Anonymous ID: 98bd4e March 3, 2018, 9:32 p.m. No.545176   🗄️.is 🔗kun   >>7789 >>7826

>>543389

qtmerge uses the raw JSON/HTML data where relevant from 8ch, 4plebs and trumptwitterarchive as it's source data. It also merges in the JSON from qcodefag/qanonmap. It currently uses the host, board, post timestamp and post number to sync.

 

I like the idea of matching the GUIDs along with a post hash using some method we agree on.
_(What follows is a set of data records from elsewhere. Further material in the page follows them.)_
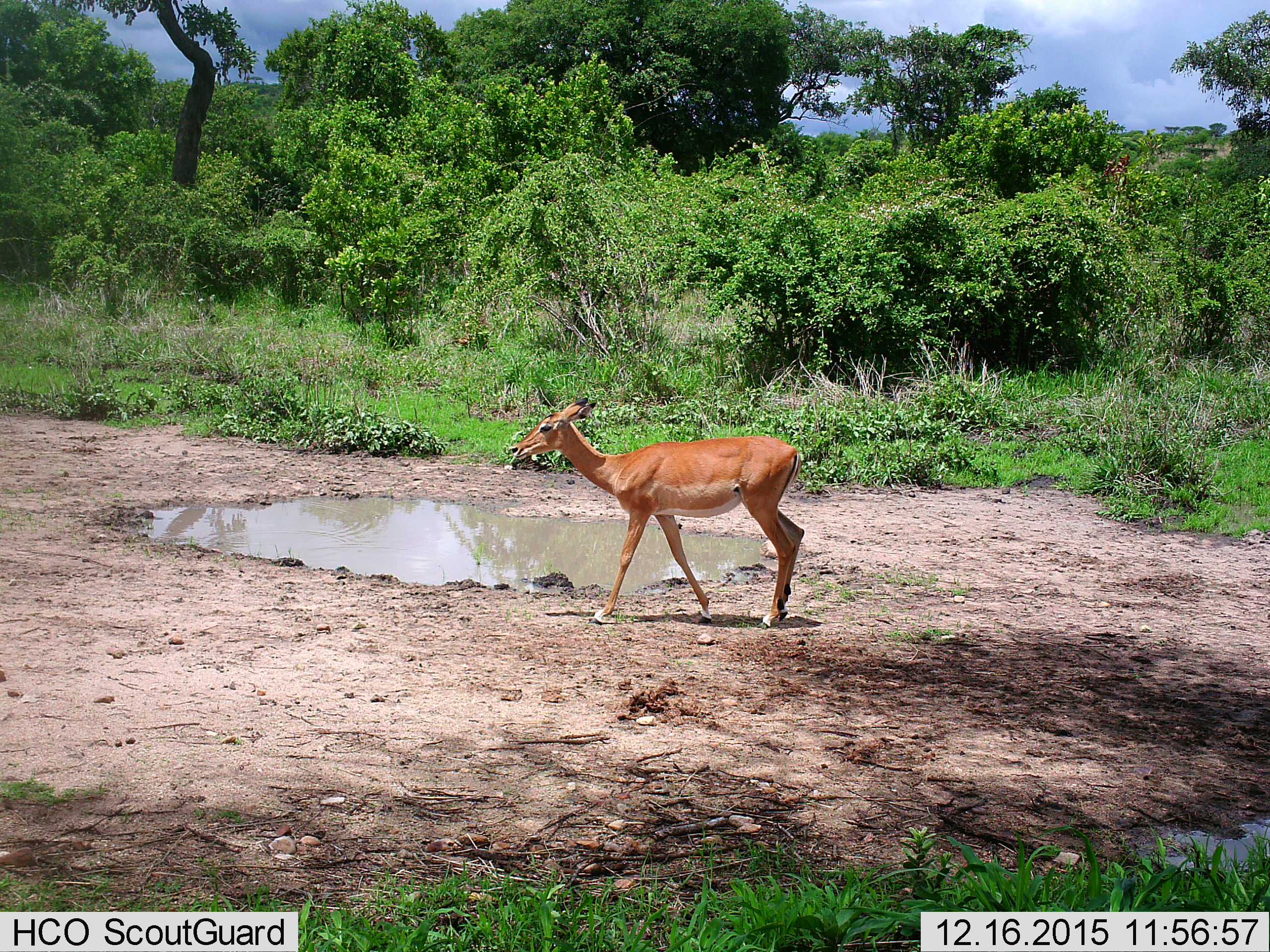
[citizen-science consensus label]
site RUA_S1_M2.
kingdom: Animalia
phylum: Chordata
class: Mammalia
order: Artiodactyla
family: Bovidae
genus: Aepyceros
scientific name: Aepyceros melampus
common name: impala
Impala (Aepyceros melampus), count 1. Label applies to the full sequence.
Anonymous ID: 98bd4e March 4, 2018, 12:48 p.m. No.550251   🗄️.is 🔗kun   >>3109

>>550148

Let me clarify, HTML for just the archive pages (to capture threads not in catalog/threads.json). JSON for everything in else.

 

I'm working on how to share it, currently unoptimized and around 6 GiB of data uncompressed.

Anonymous ID: 98bd4e March 6, 2018, 9:44 a.m. No.568666   🗄️.is 🔗kun   >>8861 >>9061

>>568187

I did some research on collecting the CBTS threads from 4chan/pol the other night and the results might be useful for others. They can be found at the bottom of the page here:

 

https:// anonsw.github.io/qtmerge/catalog.html

 

It's still a work in progress.

Anonymous ID: 98bd4e March 6, 2018, 12:10 p.m. No.570074   🗄️.is 🔗kun   >>0566 >>0766 >>0809

>>569793

Excellent. Will that raw JSON data be in the DB as well?

 

>>569900

I did notice, those are great ideas. Can I suggest letting each user have their own copy/edits of the metadata? The user-specific data could then feedback into the system for suggestions to others, etc. But primarily it gives the user some way to control the interference/noise.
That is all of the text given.